Kirk Goldsberry has been making a name for himself by bringing the NBA’s most interesting stats to life. His efficiency scatter plots are some of his most liked, using color, direction and size to immediately convey a multitude of data points. In the graph below, fans can quickly see that not only is Steph Curry one of the most high efficiency shooters in the league, but he does so with tremendously high shot volume. Russell Westbrook, often criticized for being the opposite, shows up as the inverse to Curry’s efficiency, while still maintaining the same high shot volume.

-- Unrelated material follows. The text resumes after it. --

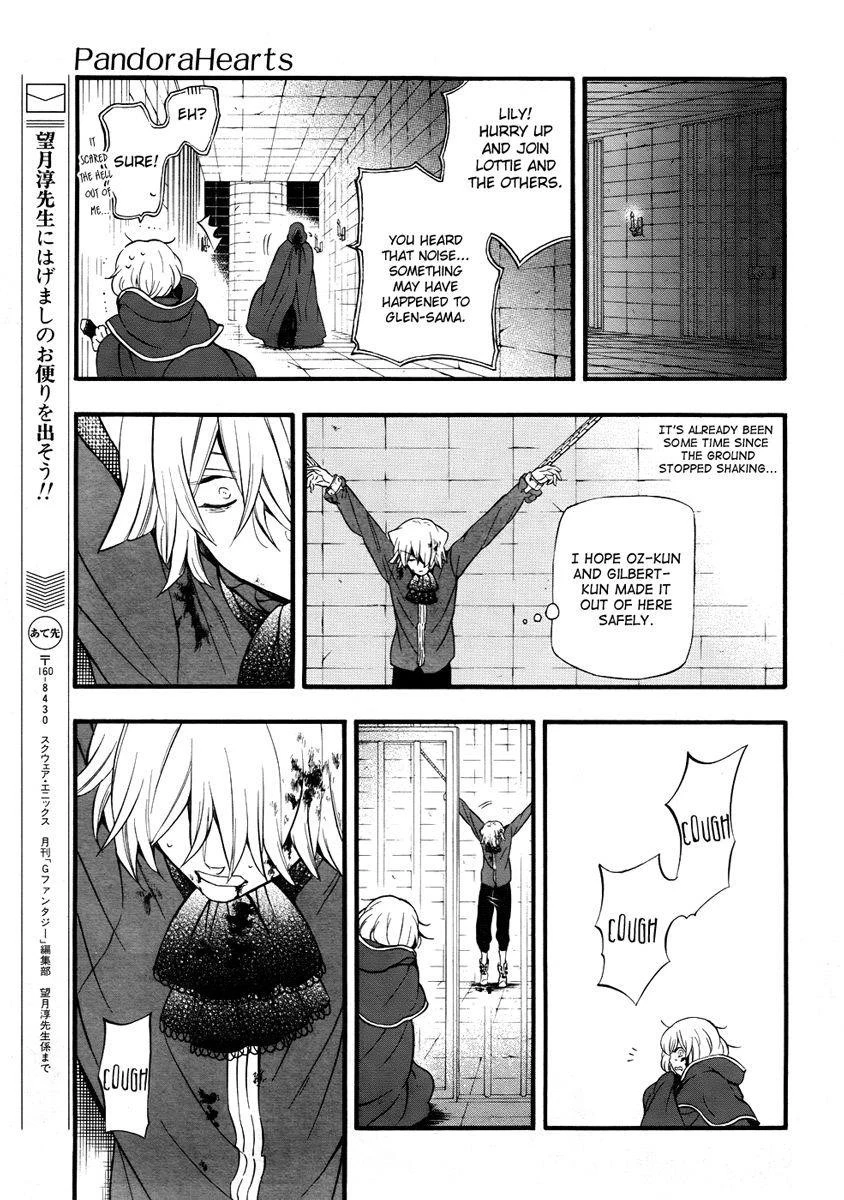 Pandora Hearts Chapter 81 - Page 9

While the pandemic may be a tired subject at this point, this animated heat map is certainly a sight to behold for data enthusiasts. What makes this visualization so compelling is that it exemplifies how animations can perfectly encapsulate the dimension of time in a previously static data visualization. Because the pandemic was always about viral spread, the ability to show just how quickly a previously uninfected area can go to dense viral loads and cascade to neighboring communities is an inseparable part of this graphic. As proponents of adding animated dimensions to our graphics, we found ourselves big fans of this graphic, despite the morbid news.
Much has been made of Lake Mead’s declining water resources, and so it was of no surprise to us when our animated line and bar chart became one of the top posts on reddit’s r/dataisbeautiful. By taking a 30-year retrospective on California’s 10 largest reservoirs, we are able to contextualize the current drought to cyclical ones in the state’s past — with alarming results.

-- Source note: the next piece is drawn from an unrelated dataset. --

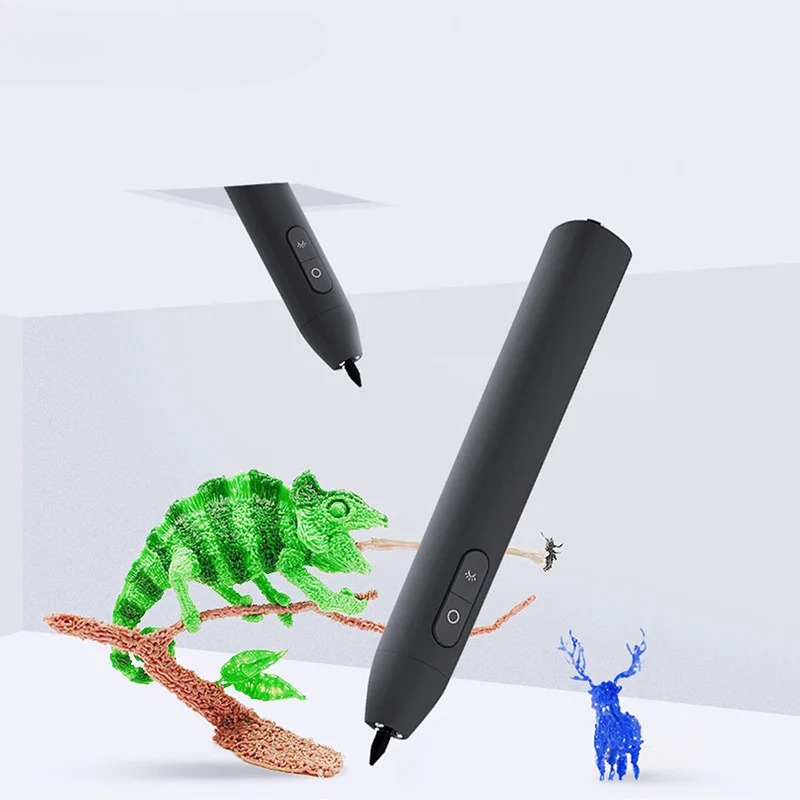 3D Printing Online Service - 2025 Intelligent Safe 3d Printing Pen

When James Eagle released this visual it quickly became one of the most shared data visualizations of the year. Once again demonstrating the power of time as a dimension in data viz, this is an extremely fun watch for anyone who lived through the browser shift of the 2000’s, beginning with the collapse of the dominant Netscape Navigator, and the subsequent takeover by Mozilla, then Safari and Chrome. Telling what is ultimately a 30-year business story in 3 minutes, this visualization shows that data is both easy to understand and interesting to watch when presented correctly.

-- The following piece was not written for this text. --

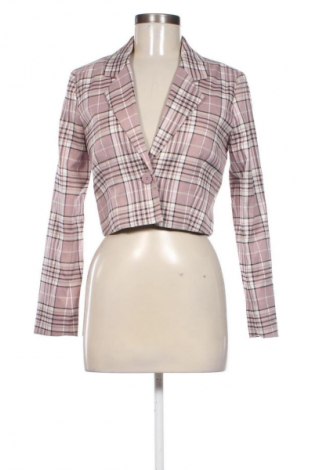 Damski żakiet Sinsay, Rozmiar S, Kolor Kolorowy, Cena 57,99 zł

A counterexample to animated charts, this graphic by Chartr uses a 3x3 grid to compare 9 different social media platforms over the same period to show their respective periods of popularity. A reason for the effectiveness of this method is two fold: firstly, stacking 9 companies on one graph would likely get so crowded as to make seeing any of the individual components too difficult. Secondly, because the Y axes of each graph isn’t uniform, comparing them on one chart would conflate absolute magnitude with respective popularity. Segmenting out each graph individually allows for the best ability to see each individual “spike”.
It’s no secret that here at Row64, we’re fans of both Python and data visualization. So when we came across this Instagram account creating visualizations only from Python, we were notably ecstatic. This particular visualization using MatplotLib and numpy and geopandas illustrates the various waterways of Africa color coded to show the water basins to which they are connected— with a notable absence of color in the Sahara desert.
One of the largest and high profile data visualization sources, the New York times created a literal 3D heat map that is both timely and important. Color coding squares of longitude and latitude, this 3D globe very acutely shows something climate scientists have been warning for decades: the rise in temperature is being felt most acutely where there are ice reserves in the north, which are experiencing a +6°C differential compared to the 20th century average. While we love where this is headed, we would love to see an animated version in the future.